The organisers of the beleaguered Unboxed UK arts and science festival have released data showing that around 18 million people experienced the event either in person or online. The figures justify the £120m in state funding spent on the event, says Phil Batty, the festival’s executive director, in the face of criticism from politicians that Unboxed has been a waste of public money.
“The [£120m] is definitely an investment,” Phil Batty, the festival’s executive director, tellsThe Art Newspaper. “The numbers across live, digital, and broadcast demonstrate that; we have reached large numbers across the UK and further afield.”
When Unboxed was first announced in 2018, it was dubbed the Festival of Brexit and met with scepticism. In late 2020, applicants were invited to form Creative Teams and apply to a £3.6m-funded research and development programme for the initiative. Thirty teams were then selected and awarded £100,000 each to originate ideas. During the last phase, ten large-scale projects were commissioned, forming part of the final festival programme.
In figures released today, 2.8 million people visited free live events while 13.5 million accessed digital and broadcast content and 1.7 million took part in learning, volunteer and community participation activities (the live programme closed last weekend).
Earlier this year, the political journal The House reported that Unboxed had so far attracted 238,000 visitors, a figure refuted by the festival organisers. According to The Guardian, detailed data for all ten projects will be included in a report by the National Audit Office due to be published next week.
A UK Parliamentary committee criticised Unboxed, calling the £120m governmental investment in the initiative “an irresponsible use of public money”; Julian Knight, the chair of the Digital, Culture, Media and Sport (DCMS) committee called the festival investment a "very poor return indeed", describing the cost as “eye-watering”. The National Audit Office is investigating whether the eight-month event was value for money.
Asked how the visitor numbers for live events are collated, Batty says: “There is a mixture of different methodologies for different events. With See Monster [in Weston-super-Mare], there are stewards on the door. Other events like Polinations [in Birmingham] are in a fixed space in the city centre and we were able to model crowds [on that basis]. There are thousands of different events, community workshops and activities in 100 locations which is why it has taken until now to bring that bigger story back together.”
In the wake of the Arts Council England funding announcement earlier this month, which resulted in cuts for major visuals arts institutions in London especially, how does Phil Batty feel about criticism that the Unboxed funding should have been directed elsewhere?

========================================

Please reproduce the Unboxed festival article word for word, from "The organisers of" up to and including "of public money.". The entries that follow have no connection to the Unboxed festival article.

▸ **Data under study**
========================================

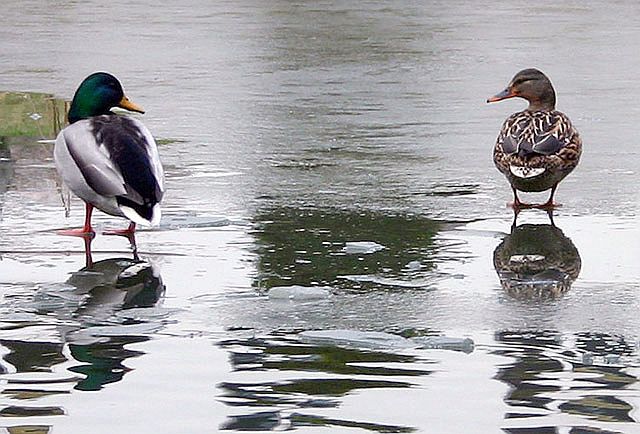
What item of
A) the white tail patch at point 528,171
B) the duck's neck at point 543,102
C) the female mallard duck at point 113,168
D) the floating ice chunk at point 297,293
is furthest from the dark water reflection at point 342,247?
the duck's neck at point 543,102

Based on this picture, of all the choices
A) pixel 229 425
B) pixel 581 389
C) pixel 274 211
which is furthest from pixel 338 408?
pixel 274 211

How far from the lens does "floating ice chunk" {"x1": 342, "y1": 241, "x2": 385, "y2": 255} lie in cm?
828

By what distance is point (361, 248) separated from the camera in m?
8.34

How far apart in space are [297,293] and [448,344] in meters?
1.09

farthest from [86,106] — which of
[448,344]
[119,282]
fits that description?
[448,344]

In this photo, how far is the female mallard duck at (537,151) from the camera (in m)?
9.57

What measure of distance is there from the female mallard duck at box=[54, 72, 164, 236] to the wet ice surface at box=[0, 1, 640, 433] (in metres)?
0.20

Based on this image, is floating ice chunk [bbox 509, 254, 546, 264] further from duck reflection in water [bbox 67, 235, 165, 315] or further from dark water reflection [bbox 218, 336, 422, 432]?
dark water reflection [bbox 218, 336, 422, 432]

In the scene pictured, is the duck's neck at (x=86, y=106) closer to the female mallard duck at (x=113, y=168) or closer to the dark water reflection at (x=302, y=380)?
the female mallard duck at (x=113, y=168)

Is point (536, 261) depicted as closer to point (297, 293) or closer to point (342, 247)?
point (342, 247)

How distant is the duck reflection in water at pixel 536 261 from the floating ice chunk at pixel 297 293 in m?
0.78

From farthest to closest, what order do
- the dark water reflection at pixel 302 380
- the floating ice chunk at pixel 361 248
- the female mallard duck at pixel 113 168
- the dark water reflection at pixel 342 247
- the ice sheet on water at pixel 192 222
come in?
the ice sheet on water at pixel 192 222 < the female mallard duck at pixel 113 168 < the floating ice chunk at pixel 361 248 < the dark water reflection at pixel 342 247 < the dark water reflection at pixel 302 380

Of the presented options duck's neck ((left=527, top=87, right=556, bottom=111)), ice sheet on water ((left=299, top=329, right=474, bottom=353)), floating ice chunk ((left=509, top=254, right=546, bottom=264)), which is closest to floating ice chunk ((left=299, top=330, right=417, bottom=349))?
ice sheet on water ((left=299, top=329, right=474, bottom=353))

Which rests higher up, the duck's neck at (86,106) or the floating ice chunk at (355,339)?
the duck's neck at (86,106)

========================================

▸ **Task output**
The organisers of the beleaguered Unboxed UK arts and science festival have released data showing that around 18 million people experienced the event either in person or online. The figures justify the £120m in state funding spent on the event, says Phil Batty, the festival’s executive director, in the face of criticism from politicians that Unboxed has been a waste of public money.